• [CHALLENGE A]:
Give the lines of the records, starting at the line that contains "this 1288×943 image." and ending at the line that contains "lid handle on rusty lid [958, 564, 1035, 608]", as a Markdown table with two columns, Row and Line. Leave out blank lines.

• [READING PASSAGE]:
--- Start ---

The classroom learning approach that aligns with the environment I would like to create for my class is the Waldorf learning approach. One of the reasons I prefer this learning approach is because it allows children to develop their non-cognitive abilities by interacting with their environment. Another reason I prefer the Waldorf learning approach is because it is based on the belief by Steiner that children should learn to write before they learn to read. Children perform better in physical activities such as drawing, painting, and writing before they reach the age of seven. Since the approach directs that children should not start reading until they reach the age of seven, it perfectly aligns with the environment I desire my learners to be exposed to. The approach allows the learners to start engaging in creative and imaginative exercises between the age of seven and fourteen. Engaging in performance arts such as dances and singing are best suited for learners of more than seven years. I believe that is the right age for starting to learn foreign languages. Before children reach the age of seven, it is important that their first language is used to allow them learn from their environment as naturally as possible. Just like in Waldorf leaning approach, I believe that a more structured environment, which includes the stressing of the social responsibility, should be part of the learning process of learners from fourteen years of age. Lastly, I prefer the Waldorf learning approach because it is play-based and exposes learners to predictable structures. This provides learners with dependable routine, for instance, the learning approach dictates that certain days of the week should be set for activities such as gardening or baking (House, 2013). Other routines such as mixed-age classrooms with the same teachers also expose the learners to the experience they need as they take part in activities such as acting, singing, and creative learning. Such exposure is important, especially for learners who need predictability and creativity in their learning process. The play-based learning approach emphasizes on a setting that generally appears like home, with a friendly, warm environment and natural materials such as wooden toys.

--- End ---

• [CHALLENGE B]:
Take the essay on the Waldorf learning approach further from its last sentence.

• [ENTRIES]:
--- Start ---

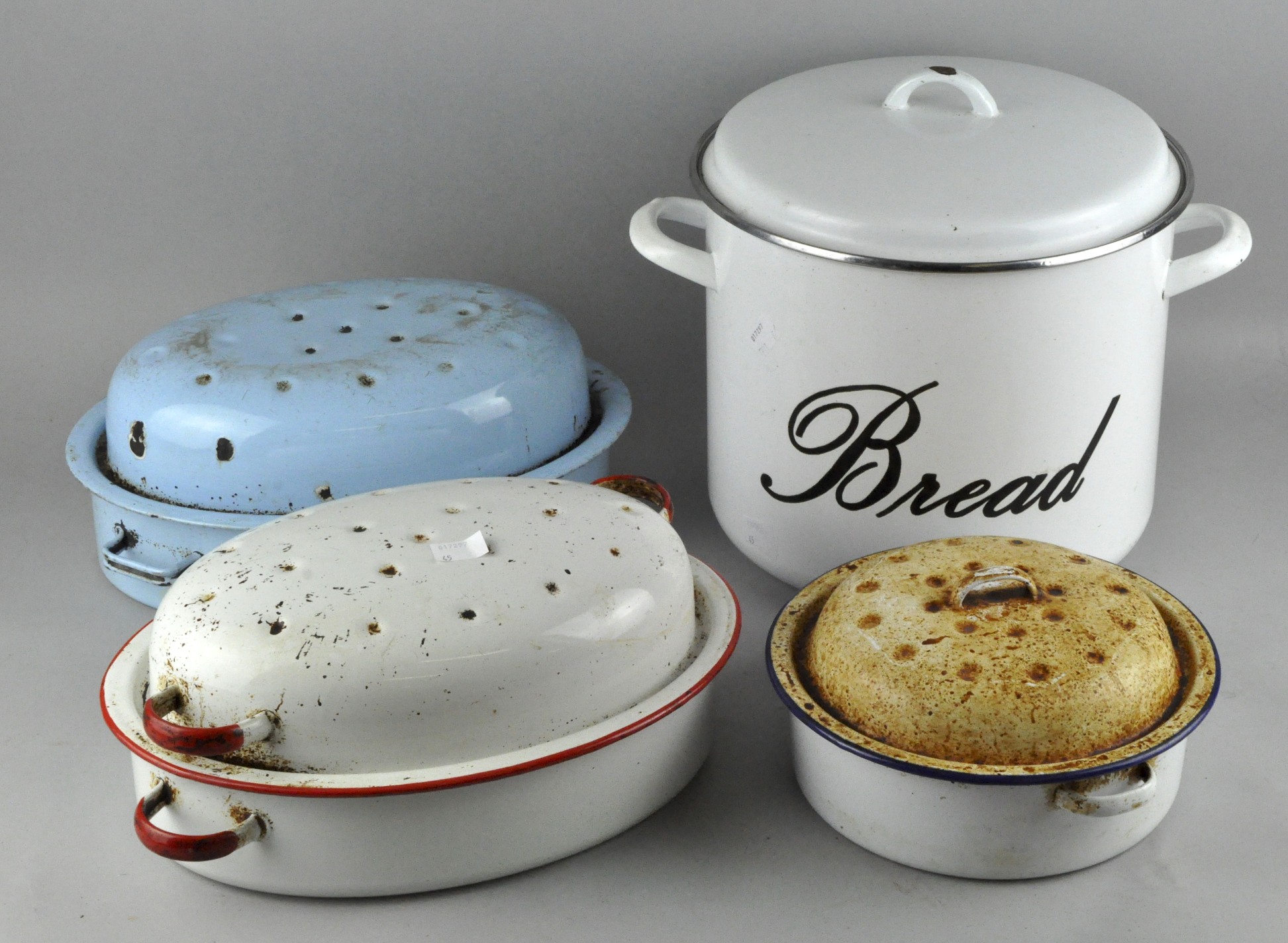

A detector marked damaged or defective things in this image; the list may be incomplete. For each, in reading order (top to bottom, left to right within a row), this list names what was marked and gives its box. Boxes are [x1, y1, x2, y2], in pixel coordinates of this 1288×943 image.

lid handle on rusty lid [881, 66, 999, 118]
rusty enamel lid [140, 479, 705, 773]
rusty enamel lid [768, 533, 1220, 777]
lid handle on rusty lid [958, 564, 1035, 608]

--- End ---
--- Start ---

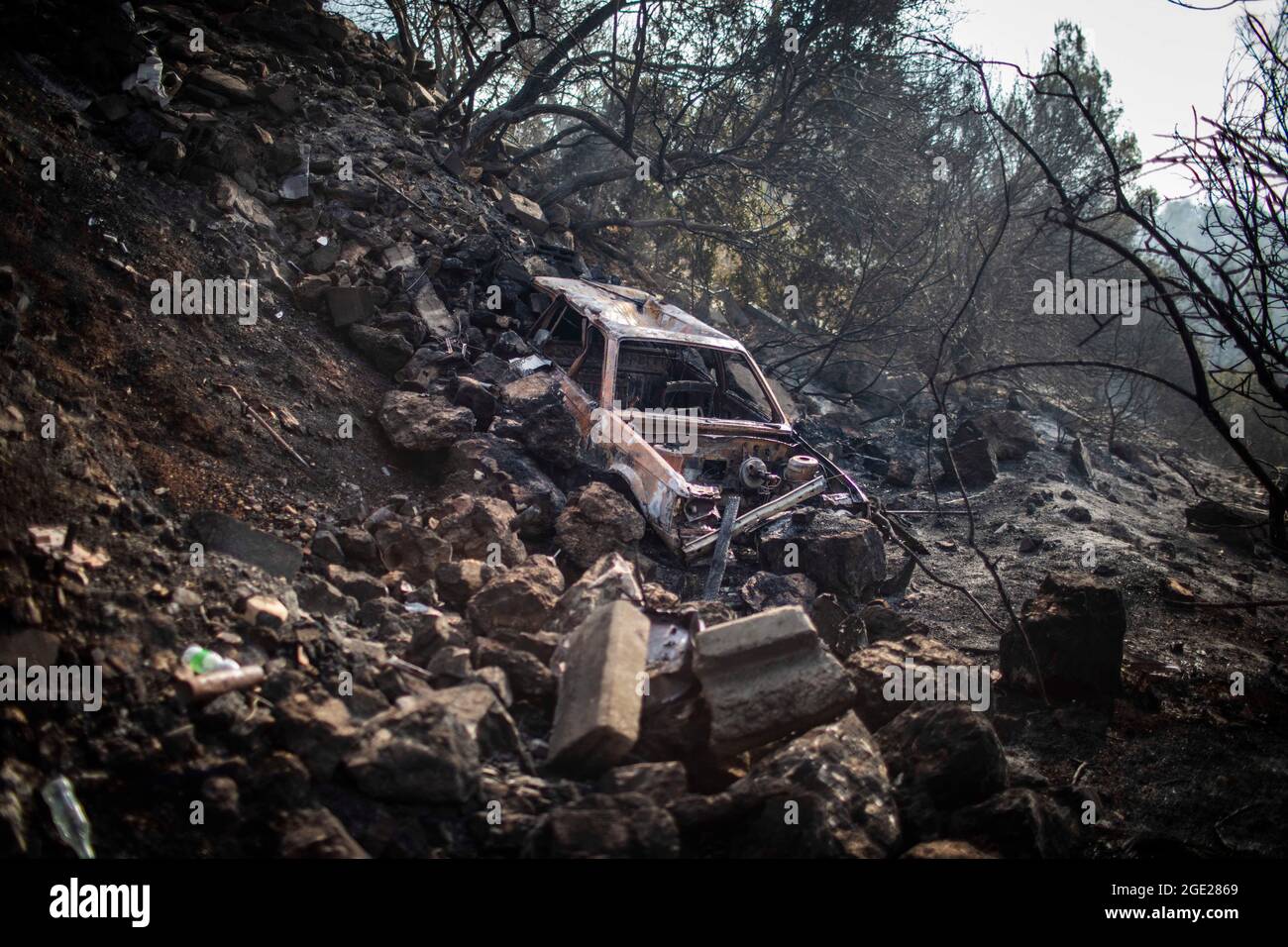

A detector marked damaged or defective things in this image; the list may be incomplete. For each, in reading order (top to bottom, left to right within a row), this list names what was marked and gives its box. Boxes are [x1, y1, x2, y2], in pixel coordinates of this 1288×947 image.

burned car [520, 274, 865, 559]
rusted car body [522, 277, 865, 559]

--- End ---

• [FINAL RESULT A]:
| Row | Line |
|---|---|
| 1 | A detector marked damaged or defective things in this image; the list may be incomplete. For each, in reading order (top to bottom, left to right within a row), this list names what was marked and gives its box. Boxes are [x1, y1, x2, y2], in pixel coordinates of this 1288×943 image. |
| 2 | lid handle on rusty lid [881, 66, 999, 118] |
| 3 | rusty enamel lid [140, 479, 705, 773] |
| 4 | rusty enamel lid [768, 533, 1220, 777] |
| 5 | lid handle on rusty lid [958, 564, 1035, 608] |

• [FINAL RESULT B]:
Waldorf classroom learning approach is best suited for early childhood learners for various reasons. First, according to the approach, Steiner believes that the first seven years of a child's development should be supported through initiating sensory and imitation-based learning (Taplin, 2012). Such learning should be devoted to enhancing the child's non-cognitive abilities. Besides, the system is defined by Waldorf, who is against traditional grading as well as the inclusion of the media among learners. According to Steiner, media such as videos, computers, and electronics of any kind should not be used among early childhood learners (House, 2013). This is aimed at achieving a natural environment for the learners. When children are allowed to play, they interact better with their natural environment. This gives them a better chance of developing their brains and abilities independently as opposed to choosing for the children what they need to learn (Taplin, 2012). The system is also best suited for early childhood education, as it does not involve academic work such as tests, homework, handouts, or even strict classroom environment including the use of desks. The approach encourages that children are introduced to formal reading at their first grade; this makes the system friendly to early childhood education, especially as it makes them spend most of their time taking part in outdoor activities (House, 2013). Children need to engage in activities that help them develop their non-cognitive abilities; this is best achieved by creating a friendly environment where learners interact with their environment without specific or defined learner's activities. In the approach, learners are allowed to play with their toys and make mistakes freely. That way, the educators get the chance of learning about what the children are good at and what they are not good at (Masran & Ismail, 2016). The system allows the teachers to point about the strengths and the weaknesses of the learners. That way the weaknesses can be strengthened as the strengths sharpened.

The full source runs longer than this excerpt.